Wie laufen die Sitzungen des Stiftungsrats ab?

Die Traktanden werden durch das Präsidium der PKK sowie den CEO und den stv. CEO der pktg vorbereitet und uns in Form eines Vorprotokolls zugestellt. So können wir uns im Vorfeld auf die Traktanden vorbereiten: Wo habe ich bereits eine Meinung, wo brauche ich noch Inputs für ein gutes Votum? In der Sitzung können wir dann direkt mit den Diskussionen zu den einzelnen Themen starten. Basis vieler Entscheide ist das Kennzahlen-Cockpit, das wir kürzlich eingeführt haben, und der CEO versorgt uns mit weiteren Zahlen und Informationen. Wenn keine direkten Entscheide möglich sind oder Projekte anstehen, werden Arbeitsgruppen gebildet.

Gibt es häufig kontroverse Diskussionen?

Wir haben keine Streit-, sondern eine sehr gute Diskussionskultur. Wir haben Akteure und Vertreter, die klare Meinungen äussern. Wichtig ist immer, sich bewusst zu sein, mit welchem Hut man auftritt. Wir können frei von der Person diskutieren, es geht immer um die Sache. Man kann die Meinung der Arbeitgeberin, des Arbeitnehmers oder der Stiftungsrätin einnehmen, ohne danach ein Problem miteinander zu haben. Es bleibt nichts unbesprochen im Raum stehen. Letztlich sind wir nicht immer einer Meinung. Kommuniziert wird aber als Gremium, was als Mehrheitsentscheid entschieden wurde. Eine Pattsituation habe ich noch nie erlebt.

Sie sind als Arbeitgebervertreterin im Stiftungsrat der pktg. Müssten Sie als HR-Leiterin nicht eher die Interessen der Angestellten vertreten?

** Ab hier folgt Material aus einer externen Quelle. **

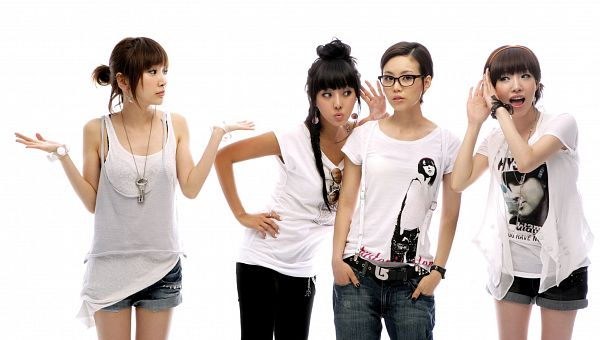 Tags: K-Pop, Brown Eyed Girls, Miryo, Jea, Ga-In, Narsha, Shorts, White Background, Looking Away, Hairband, Necklace, Quartet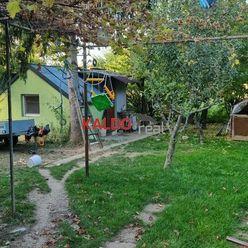 Suchá nad Parnou -ponúkame na  predaj chatku so záhradkou exluzívne iba v Kaldoreal !!!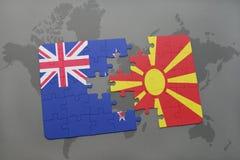 déconcertez avec le drapeau national de la Nouvelle Zélande et de la Macédoine sur un fond de carte du monde Photos libres de droits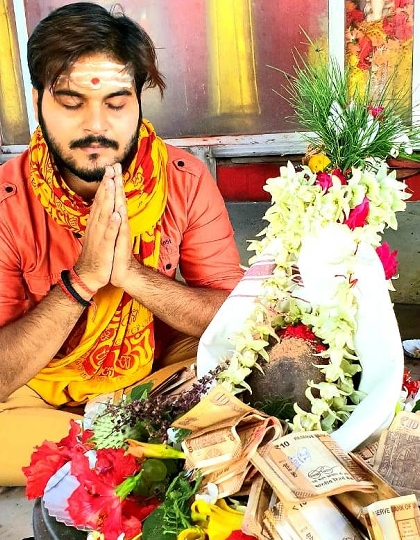Arvind Akela Kallu Is Celebrating His Birthday Today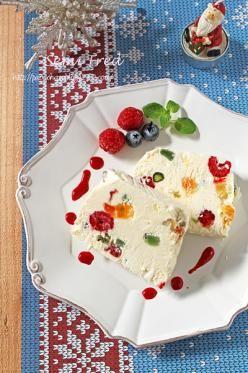 「クリスマスふわっとアイスケーキ☆セミフレッド」ぱお | お菓子・パンのレシピや作り方【corecle*コレクル】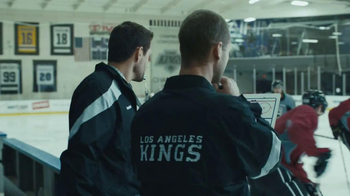 Verizon TV Spot, 'NHL GameCenter' Featuring Matt Greene - Thumbnail 5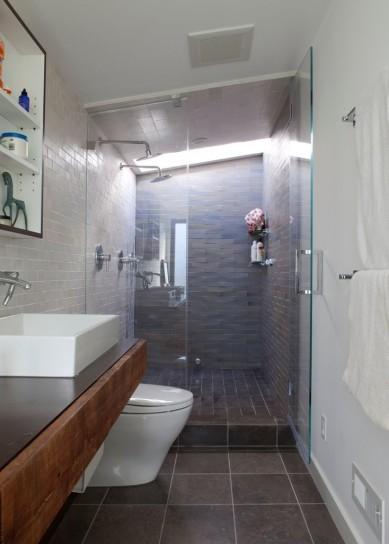Se la finestra si trova nella parete corrispondente alla doccia è ...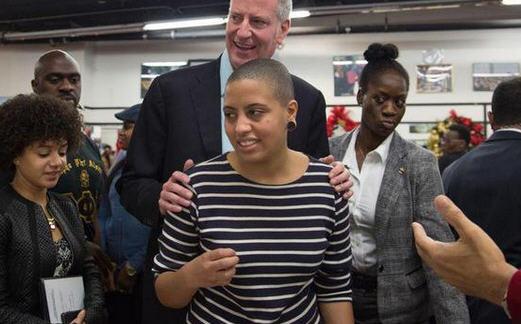特朗普曾躲进地堡一小时 纽约市长女儿参加抗议活动被捕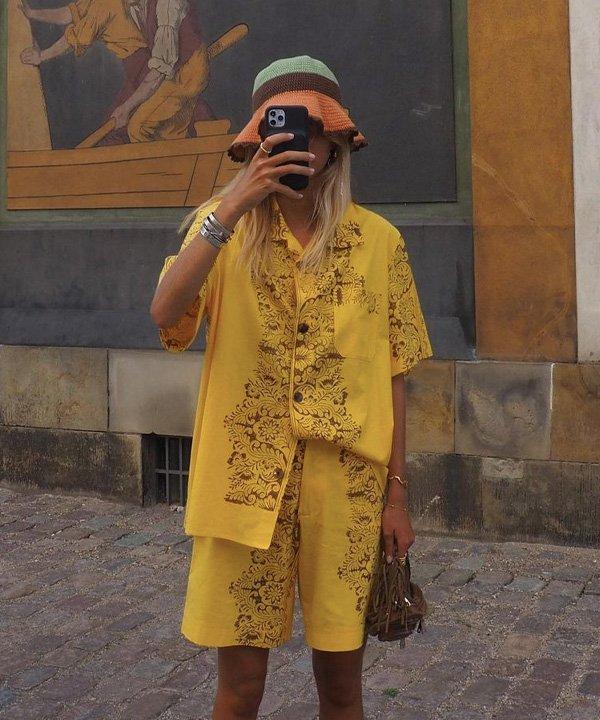 Ella Karberg Simonsen - acessórios de cabelo - bucket hat de tricot - verão - street style - https://stealthelook.com.br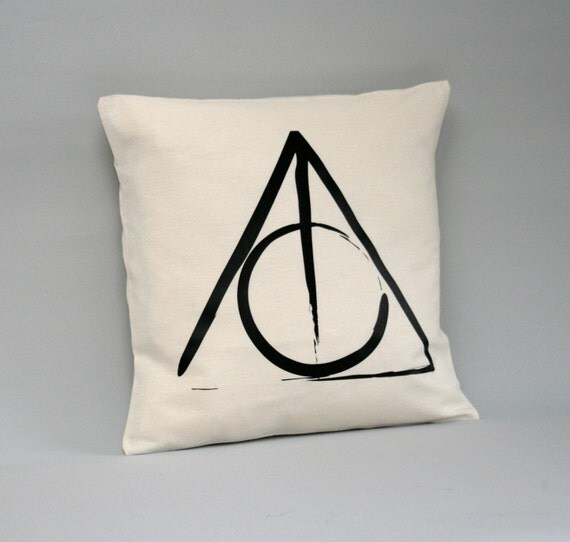 housse de coussin de harry potter reliques de la mort housse. Black Bedroom Furniture Sets. Home Design Ideas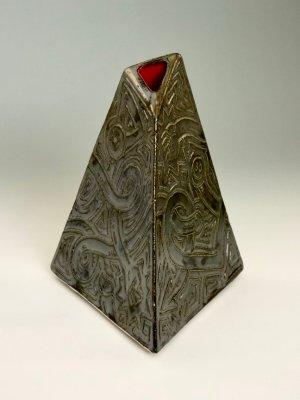 Weenus Vase V6 by Kevin Eaton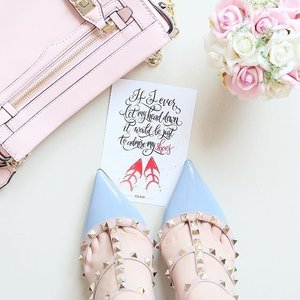 Whenever I turn my head down, I see more than a pair of shiny shoes. These shoes are my guide, my wings. These pair will tell people where I've been, where I currently am and where I'm going next 😙😚😘. Postcards is from @cleo_ind ..#beauty #fashion #quotes #todayquotes #CLEOquiz #CleoBeauty #CLEOcelebr8 #clozetteid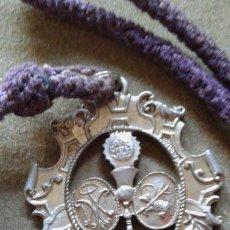 Antigüedades: SEMANA SANTA SEVILLA - MEDALLA CON CORDON HERMANDAD DIVINO PERDON - PARQUE ALCOSA - LETRA GRANDE. Lote 134139886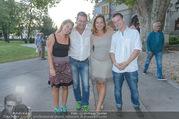 Premiere ´Honigmond´ - Stadttheater Berndorf - Do 08.09.2016 - Familie Gerold RUDLE mit Kindern Tim u. Nikola, Monica WEINZETTL25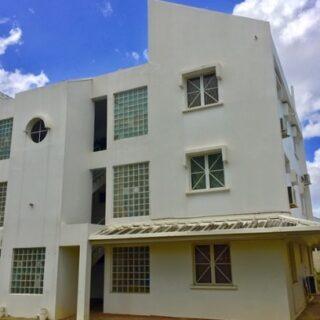 3 Bedroom Apartment – Flagstaff, Long Circular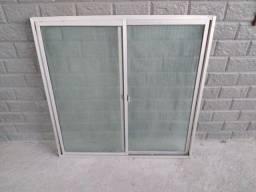 Janela de alumínio com vidros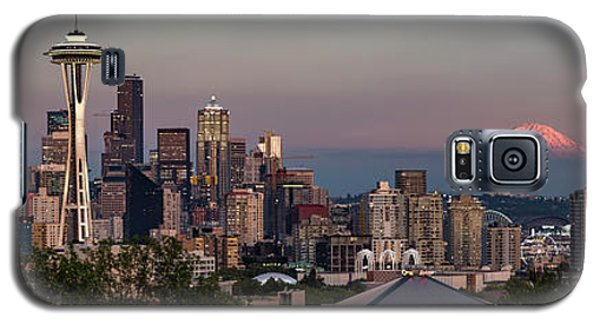 Galaxy S5 Case featuring the photograph Seattle Skyline And Mt. Rainier Panoramic Hd by Adam Romanowicz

Wir HR-Verantwortlichen lernen von Anfang an mit dieser Ambivalenz umzugehen. Mir ist bewusst, dass ich im Stiftungsrat den Hut der Arbeitgebervertreterin aufhabe. Manchmal nehme ich aber bewusst die Perspektive der Arbeitnehmenden ein. Ein Beispiel: Als Arbeitgebende merken wir, dass viele, die mit 22 Jahren neu in den Sparprozess der Pensionskasse eintreten, angesichts der höheren Lohnabzüge bei Erhalt der Januarlohnabrechnung in «Schnappatmung» verfallen. Da ist es die Aufgabe der PK, die Arbeitgebenden und schliesslich die Destinatäre mit guten Kommunikationsmitteln und Informationen mitzunehmen. Wir haben soeben eine entsprechende Informationskampagne über Chat und im Intranet lanciert, die die im November 21-Jährige auf die bevorstehende Veränderung vorbereitet. Die pktg wurde moderner und kommuniziert proaktiv. Das zeigt, dass man diese drei Hüte gut verbinden kann.

Kennen Sie andere HR-Verantwortliche, die in Stiftungsräten aktiv sind?

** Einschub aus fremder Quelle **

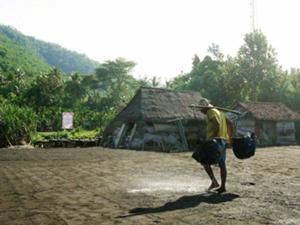 クサンバ村に立ち寄る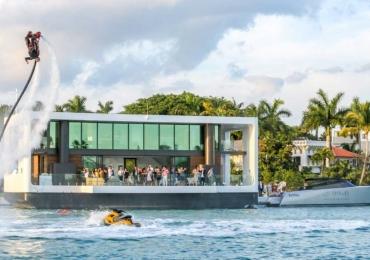 Mansão flutuante esta localizada em Miami e custa $5,5 milhões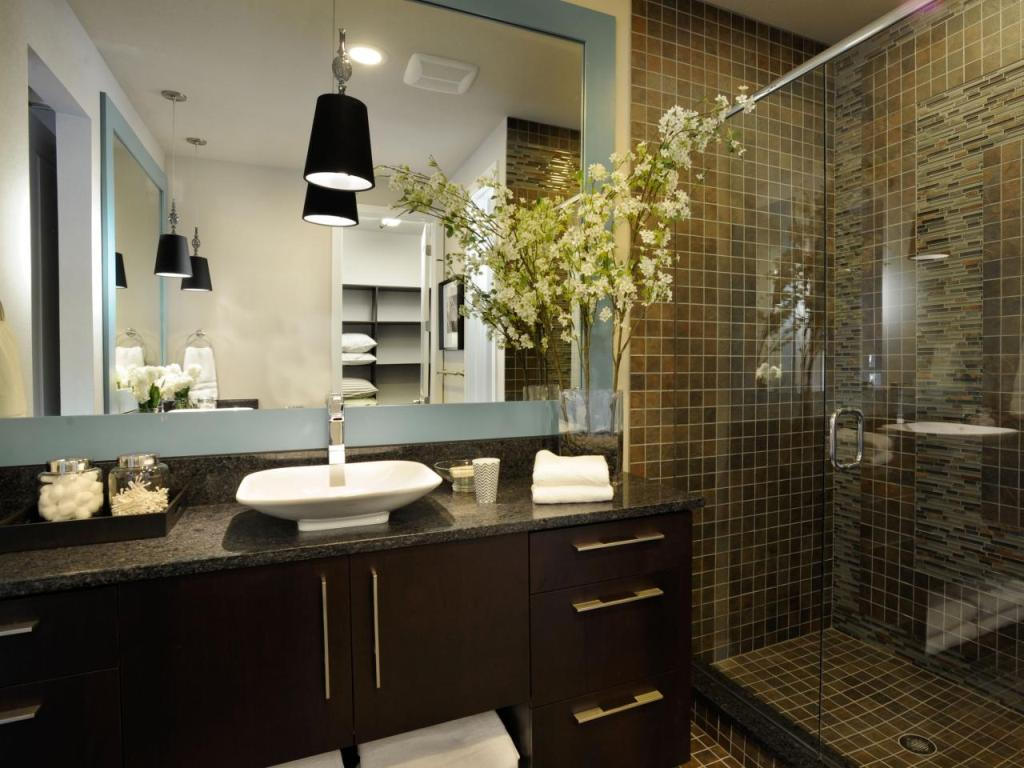 Modern Bathroom with an Earthy Stone Shower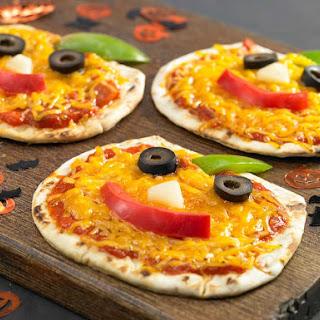 Jack-o-Lantern Foldit® Pizza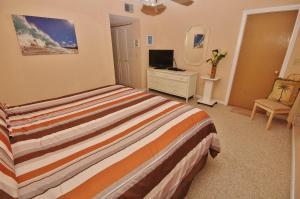 Sea Coast Gardens III 404, Dovolenkové domy  New Smyrna Beach - big - 23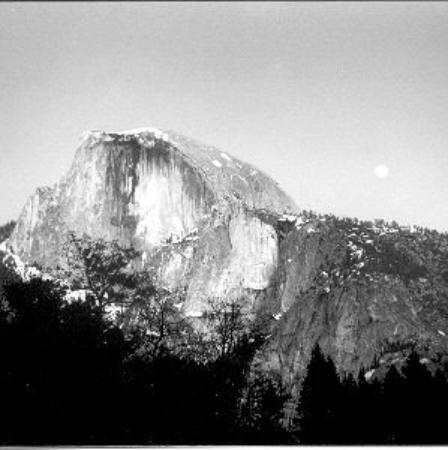 San Andreas, Kaliforniya: Half Dome by moonlight
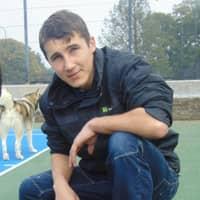 dog walker Louis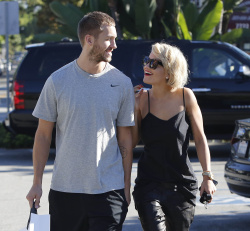 Calvin Harris and Rita Ora - out and about in Los Angeles - September 18, 2013 - 16xHQ BKO8LmS2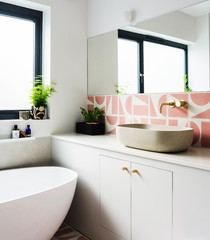 17 Fresh Ideas for Adding Summery Tiling to Your Bathroom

Ich kenne zwei weitere HR-Verantwortliche in Stiftungsräten, die beide auch als Arbeitgebervertretende ad functionam im Gremium aktiv sind. Interessanterweise sprechen wir nicht darüber. Wir tauschen uns immer nur über HR-Themen aus, aber nicht über unsere Engagements in Stiftungs- oder Verwaltungsräten. Ich weiss aber nicht, ob wir diese Trennung bewusst machen.

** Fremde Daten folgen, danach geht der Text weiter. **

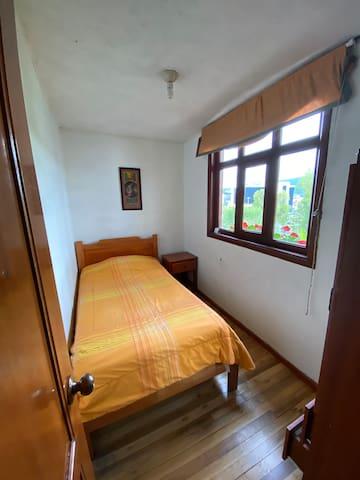 Habitación en Cuenca, Hostal Casa del Río 202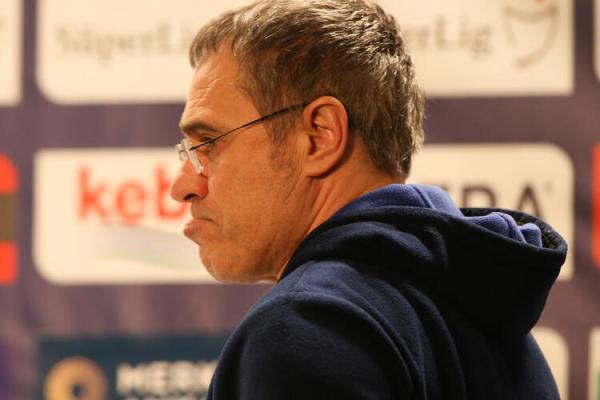 Teknik adam Laurent Blanc'ten Fenerbahçe'ye yanıt!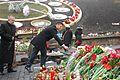 """Българската делегация поднесе цветя на площад """"Независимост"""" в памет на загиналите (13202208113).jpg"""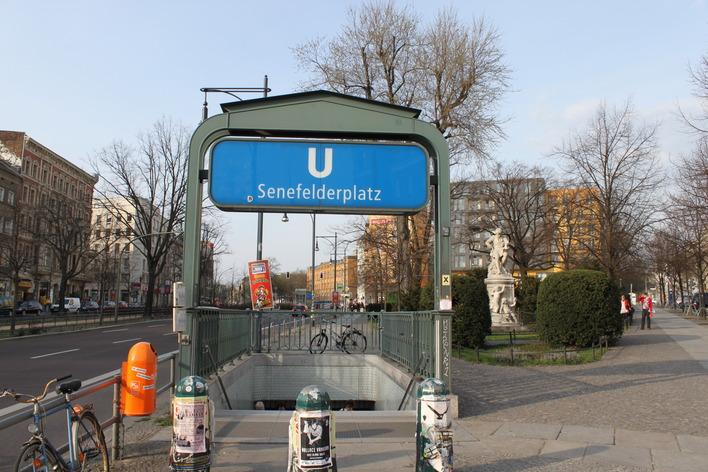 U-Bahnhof Senefelderplatz (U2)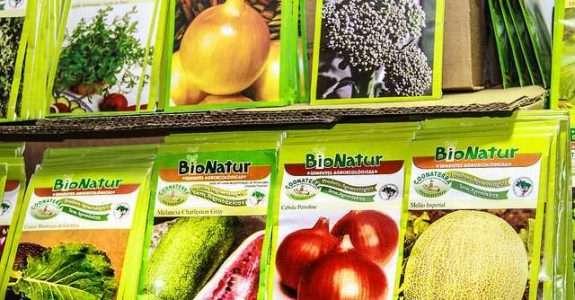 Controle de sementes sobre agricultores familiares e sistemas alternativos de distribuição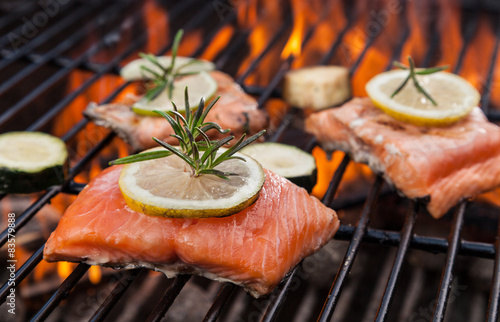 Keuken foto achterwand Vis Grilled salmon steaks on fire
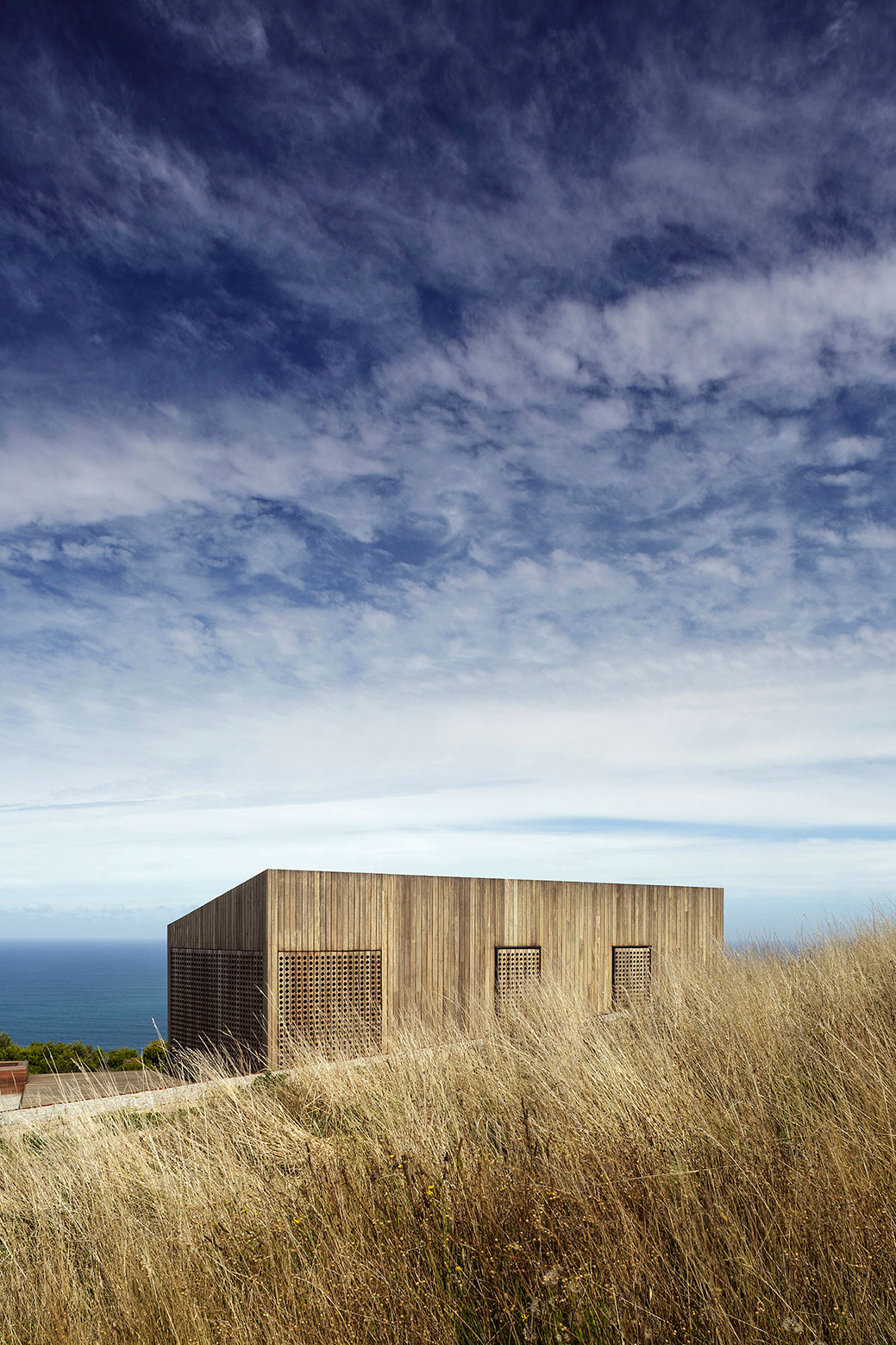 Moonlight cabin retreat with great sea views by Jackson Clements Burrows-03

Entschädigung von Stiftungsräten

In den Jahren 2014, 2018 und 2023 hat vps.epas jeweils eine Stiftungsratsumfrage durchgeführt. Ein Thema der Befragungen war jeweils die Entschädigung von Stiftungsräten. Im Jahr 2023 gaben zwei Drittel der teilnehmenden Stiftungsräte an, dass sie Stiftungsratssitzungen als Arbeitszeit verbuchen können und dass sie im Durchschnitt knapp sechs Stunden in die Vorbereitung einer Sitzung investieren. Zudem haben 60% der Pensionskassen eine Entschädigungsregel. Die Entschädigungen erfolgen in Form von Sitzungsgeldern (28%), einer Pauschalentschädigung (25%) oder einer Kombination aus Pauschalentschädigung und Sitzungsgeldern (42%). Im Durchschnitt erhielten die Stiftungsräte im Jahr 2022 eine Entschädigung von knapp 6300 Franken, ­wobei der Median bei 1350 Franken lag.

Pensionskasse Thurgau

Die Pensionskasse Thurgau (pktg) versichert die Angestellten der kantonalen Verwaltung, die Lehrpersonen und das Personal des Spitals Thurgau sowie ­weiterer Verwaltungen und ­gemeinnütziger Institutionen. Sie verfügt über ein Vermögen von rund 4.8 Mrd. Franken und weist circa 14500 aktive Versicherte sowie 5500 Rentenbeziehende (Stand Ende 2023) auf. Der Deckungsgrad per Ende 2023 belief sich auf 104.6%. Das oberste Organ ist die Pensionskassenkommission (PKK), die sich aus je fünf Arbeitgebendenvertretenden und ­Arbeitnehmendenvertretenden zusammensetzt. Im Text wird für den Begriff «Pensionskassenkommission» die Terminologie «Stiftungsrat» verwendet.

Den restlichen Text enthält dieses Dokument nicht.